The Star Mill Covered Bridge was north of West Union, Indiana. The double-span Burr Arch covered bridge structure was built by J. J. Daniels in 1861 and destroyed by flood waters in 1866.

==History==

===Construction===
This was the first of three bridges to be built at this location in a fifteen-year span. The second bridge, the Harrison Covered Bridge, would be built five years later and only last ten years before the West Union Covered Bridge would be built, which is still standing as of 2015.
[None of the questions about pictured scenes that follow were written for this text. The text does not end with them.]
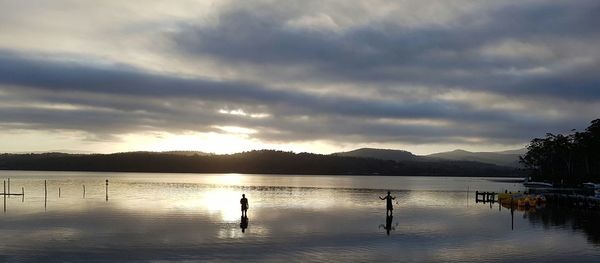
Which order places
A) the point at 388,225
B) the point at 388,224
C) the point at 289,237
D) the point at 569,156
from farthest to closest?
the point at 569,156 → the point at 388,224 → the point at 388,225 → the point at 289,237

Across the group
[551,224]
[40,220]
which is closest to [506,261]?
[551,224]

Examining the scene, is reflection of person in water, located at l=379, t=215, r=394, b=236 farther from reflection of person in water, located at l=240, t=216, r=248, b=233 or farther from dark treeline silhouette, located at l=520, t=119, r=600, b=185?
dark treeline silhouette, located at l=520, t=119, r=600, b=185

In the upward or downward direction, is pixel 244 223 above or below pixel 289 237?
below

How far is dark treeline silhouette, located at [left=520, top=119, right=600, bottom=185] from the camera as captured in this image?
385ft

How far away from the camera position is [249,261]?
25.5 metres

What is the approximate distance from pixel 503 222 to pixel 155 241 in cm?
2890

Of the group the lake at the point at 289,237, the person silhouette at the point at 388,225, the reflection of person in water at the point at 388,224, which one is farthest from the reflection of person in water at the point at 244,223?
the reflection of person in water at the point at 388,224

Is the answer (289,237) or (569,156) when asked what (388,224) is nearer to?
(289,237)

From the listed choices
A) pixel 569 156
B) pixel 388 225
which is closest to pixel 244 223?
pixel 388 225

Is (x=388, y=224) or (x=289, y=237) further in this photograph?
(x=388, y=224)

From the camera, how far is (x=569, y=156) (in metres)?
143

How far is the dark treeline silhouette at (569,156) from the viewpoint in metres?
117

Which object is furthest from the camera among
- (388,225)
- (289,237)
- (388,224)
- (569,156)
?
(569,156)

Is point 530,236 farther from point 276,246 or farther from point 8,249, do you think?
point 8,249
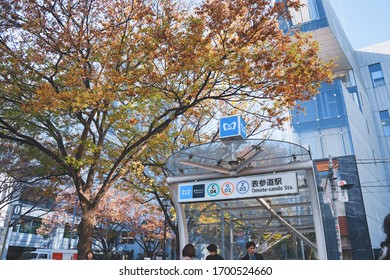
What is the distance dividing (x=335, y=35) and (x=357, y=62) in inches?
465

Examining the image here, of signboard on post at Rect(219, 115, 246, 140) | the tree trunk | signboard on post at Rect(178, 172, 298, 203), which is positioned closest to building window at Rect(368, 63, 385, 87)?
signboard on post at Rect(219, 115, 246, 140)

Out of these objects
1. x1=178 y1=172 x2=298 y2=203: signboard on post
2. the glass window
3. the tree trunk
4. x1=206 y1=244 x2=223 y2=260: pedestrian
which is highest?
the glass window

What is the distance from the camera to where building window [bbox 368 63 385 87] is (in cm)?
3531

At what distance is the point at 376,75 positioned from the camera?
117ft

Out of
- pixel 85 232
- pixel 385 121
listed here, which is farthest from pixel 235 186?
pixel 385 121

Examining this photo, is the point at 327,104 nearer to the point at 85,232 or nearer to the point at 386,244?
the point at 85,232

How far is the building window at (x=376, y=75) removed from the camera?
35312 mm

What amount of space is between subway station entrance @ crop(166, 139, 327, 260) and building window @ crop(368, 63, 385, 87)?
30.8 metres

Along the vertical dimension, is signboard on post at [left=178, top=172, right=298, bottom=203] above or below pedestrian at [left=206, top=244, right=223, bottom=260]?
above

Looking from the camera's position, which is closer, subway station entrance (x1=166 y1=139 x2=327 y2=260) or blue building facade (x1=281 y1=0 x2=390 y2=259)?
subway station entrance (x1=166 y1=139 x2=327 y2=260)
Joseph J. Daniels wrote a letter to the Parke County Commissioners in 1859, acting as an agent for his brother, William D. Daniels, seeking the contracts to build two bridges over Sugar Creek. One at Star Mill, north of West Union, and one at west of Rockport, the Jackson Covered Bridge.

The Parke County Commissioners called a special meeting on December 28, 1860, on behalf of Dr. Hobbs, who was representing several citizens, to present a petition for a covered bridge at Rockport. John Scott presented a petition and subscriptions at the same meeting for a bridge at Star Mill.

On January 1, 1861, another special session was call by the County Commissioners where $8,000 was approved for both location provided that the citizens would provide subscriptions to make up for the total cost. James Johnson and Henry Wolf were appointed to select suitable locations for the bridges along with specifications and costs.

By the summer of 1861, the West Union site had raised $2,747 with eight men agreeing to make up the difference to $8,000. The Rockport site had raised $3,037 with six men agreeing to make up the difference to $8,000. William D. Daniels was awarded the contracts for both bridges with the provision that they must be completed by the end of the year, 1861.

===Repair and destruction===
The bridge was inspected and the rods tightened in 1863 by J. J. Daniels and, although this bridge probably had the same design and was tied down like the Jackson Covered Bridge, upstream, it did not withstand the flood of 1866.